How to eliminate Product Joins
What is product join?
Product join is one of the implementation methods of an SQL JOIN operation.
Do not mix up with cross join (Cartesian product), which is one type of SQL joins.
SQL join types, eg.: inner join, left outer join, full outer join, cross (Cartesian) join
Join implementation types, eg.: nested join, merge join, hash join, product join.
Product join (of tables A and B ) is the most simple method of join implementation:
- Produce each of <A;B> record combinations, say take each records from A singly, and match it with each records of B one-by-one.
- Test the join condition on each produced <A;B> record pairs, and eliminate those combinations where the condition fails.
Why don’t we like product joins?
Well, it has a really bad reputation. It is slow, stuffs CPU, etc.
Yes, it usually is, does. It is the brute force method for executing a join, with costs in order of N*M (where N, M are the record numbers of the joinable tables)
Indeed there are situations when it is the best choice, or the only feasible way.
When is it good or necessary?
Product join is typically simple, dumb and slow algorithm, this is why we do not like it, but has a very important advantage: requires no pre-processing.* This is why we LIKE IT:)
If we have to join a really large table to a very small table (couple of records) product join is far the most effective method, since the sort of a very large table ( order of N*logN ) can cost a lot, while joining to 1-2 records is really not a big deal.
There are join situations when the only way to go is the product join. Why? Because of the join condition. The “clever joins” (merge, hash) require some information and/or condition that somehow enables to cheat the A x B comparisons: reduce them to the ones that really necessary, and be done in a more effective manner.
* OK, in Teradata this means: only requires that the matchable records from both tables must be on the same AMP. This implies the “small” table to be duplicated to all AMPs.
Merge join example
join B on A.customer_id = B.customer_id
and A.trx_dt between B.eff_dt and B.exp_dt
- Customer_id clause is in AND condition with the others
- Customer_id is selective enough that hash(customer_id) can reduce the comparisons reasonably
- Note that A and B must be sorted (re-sorted) by the hash of customer_id
Product join example
join B on substr(A.telephone_no,1,B.prefix_length) = B.telephone_no_prefix
- There is no comparison reducing partial-condition
- Note that neither of the tables required to be sorted in a specific order.
Unavoidable product joins
- Non-eqality condition
- Function used (eg. substr())
- Dependent expression is used (eg. A.x+B.y = A.z)
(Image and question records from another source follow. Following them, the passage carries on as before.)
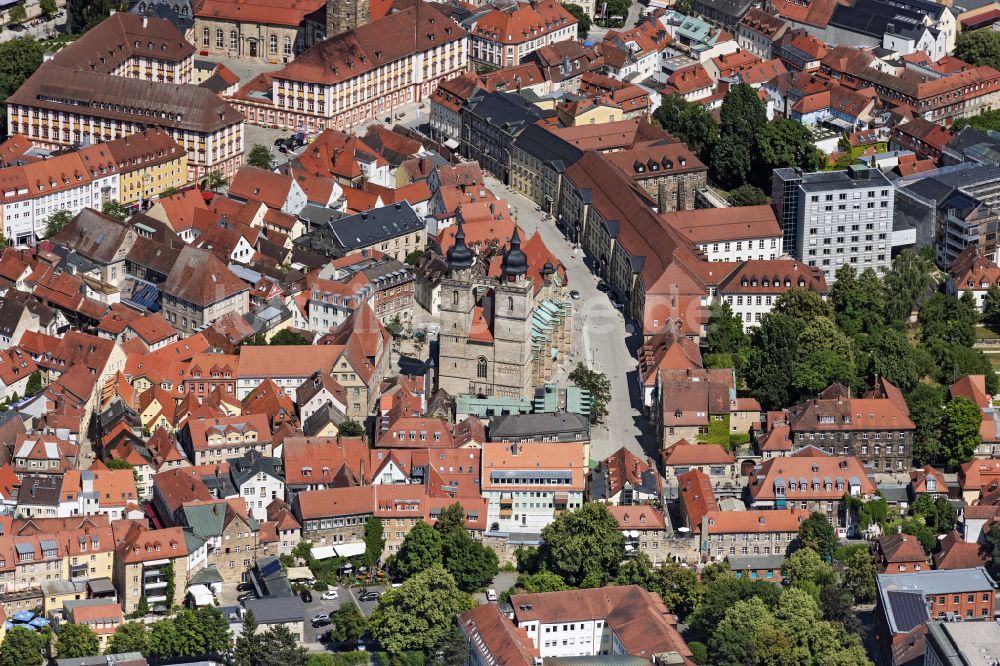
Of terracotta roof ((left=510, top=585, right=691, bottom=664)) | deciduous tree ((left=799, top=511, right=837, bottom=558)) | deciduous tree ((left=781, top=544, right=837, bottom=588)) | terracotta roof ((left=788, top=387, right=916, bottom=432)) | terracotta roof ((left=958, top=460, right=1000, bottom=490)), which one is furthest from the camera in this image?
terracotta roof ((left=788, top=387, right=916, bottom=432))

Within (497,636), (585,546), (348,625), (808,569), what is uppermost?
(585,546)

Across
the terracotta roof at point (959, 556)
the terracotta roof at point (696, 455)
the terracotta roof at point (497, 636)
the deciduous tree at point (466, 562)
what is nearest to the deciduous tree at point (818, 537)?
the terracotta roof at point (959, 556)

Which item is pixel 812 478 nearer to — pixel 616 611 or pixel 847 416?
pixel 847 416

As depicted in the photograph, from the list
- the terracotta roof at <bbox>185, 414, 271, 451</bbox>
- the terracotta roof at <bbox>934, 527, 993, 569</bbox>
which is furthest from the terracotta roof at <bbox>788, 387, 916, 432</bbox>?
the terracotta roof at <bbox>185, 414, 271, 451</bbox>

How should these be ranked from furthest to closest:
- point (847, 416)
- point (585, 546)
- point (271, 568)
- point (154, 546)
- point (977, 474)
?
point (847, 416), point (977, 474), point (585, 546), point (271, 568), point (154, 546)

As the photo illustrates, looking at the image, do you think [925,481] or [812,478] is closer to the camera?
[812,478]

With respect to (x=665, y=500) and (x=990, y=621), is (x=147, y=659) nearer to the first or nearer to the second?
(x=665, y=500)

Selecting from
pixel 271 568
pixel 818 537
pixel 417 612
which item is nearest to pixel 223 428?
pixel 271 568

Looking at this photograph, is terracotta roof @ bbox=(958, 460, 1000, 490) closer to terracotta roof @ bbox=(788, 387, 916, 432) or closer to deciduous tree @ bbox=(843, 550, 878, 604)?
terracotta roof @ bbox=(788, 387, 916, 432)

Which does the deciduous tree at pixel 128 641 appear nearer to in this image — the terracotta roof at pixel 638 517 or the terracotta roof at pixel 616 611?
the terracotta roof at pixel 616 611

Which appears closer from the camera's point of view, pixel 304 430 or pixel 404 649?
pixel 404 649

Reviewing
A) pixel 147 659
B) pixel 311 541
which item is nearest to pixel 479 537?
pixel 311 541
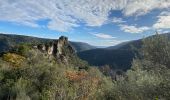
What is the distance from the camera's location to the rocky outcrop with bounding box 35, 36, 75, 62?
77925 millimetres

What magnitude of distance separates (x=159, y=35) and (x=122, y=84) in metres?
3.63

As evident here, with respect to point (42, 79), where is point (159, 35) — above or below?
above

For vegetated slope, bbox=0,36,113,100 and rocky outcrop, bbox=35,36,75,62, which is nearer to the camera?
vegetated slope, bbox=0,36,113,100

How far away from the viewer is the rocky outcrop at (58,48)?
256ft

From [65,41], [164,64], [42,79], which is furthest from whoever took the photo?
[65,41]

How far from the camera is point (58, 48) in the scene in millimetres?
87125

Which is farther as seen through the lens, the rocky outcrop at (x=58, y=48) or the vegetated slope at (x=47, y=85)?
the rocky outcrop at (x=58, y=48)

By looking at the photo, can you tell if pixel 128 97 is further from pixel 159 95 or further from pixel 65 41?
pixel 65 41

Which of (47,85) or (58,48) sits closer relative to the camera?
(47,85)

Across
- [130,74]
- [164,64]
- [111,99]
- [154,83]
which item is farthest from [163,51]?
[111,99]

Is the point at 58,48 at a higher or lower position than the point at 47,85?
higher

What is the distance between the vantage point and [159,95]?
10.9 metres

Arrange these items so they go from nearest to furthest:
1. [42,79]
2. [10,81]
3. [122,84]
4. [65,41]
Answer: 1. [122,84]
2. [10,81]
3. [42,79]
4. [65,41]

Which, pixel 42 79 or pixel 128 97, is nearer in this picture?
pixel 128 97
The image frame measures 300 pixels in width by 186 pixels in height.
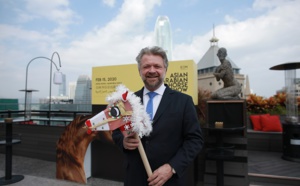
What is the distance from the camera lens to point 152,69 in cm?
127

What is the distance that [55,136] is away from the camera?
5.05 m

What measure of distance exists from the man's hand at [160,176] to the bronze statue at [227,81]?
1995 mm

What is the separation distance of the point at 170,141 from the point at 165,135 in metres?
0.05

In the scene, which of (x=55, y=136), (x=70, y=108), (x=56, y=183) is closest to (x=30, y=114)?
(x=70, y=108)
- Cross join: intentional Cartesian product
Avoidable product joins
Data type mismatch
- Use domains to eliminate the possibility of mismatch
- Align to used data types when defining temp tables, or use “create table as …” statements
- If you cannot avoid mismatch, relocate the necessary data to temp tables with proper data types during processing.
join B on A.col1 = B.Col1
A.Col2 = B.Col2
This is equivalent, w/o compulsory product join :
join B on A.col1 = B.Col1
join B on A.Col2 = B.Col2
How to find avoidable product joins
I strongly recommend to use PRISE Tuning Assistant for both finding the product joins and analyzing the possibility and necessity of elimination:
- List top consuming queries with product join(s)
- Check the PROD JOIN steps: which tables are processed that way
- Check those join conditions for cases described above
What to do if cannot be avoided?
In this case I recommend to try the decomposition, described here.
It can help reducing the number of comparisons, saving CPU and runtime.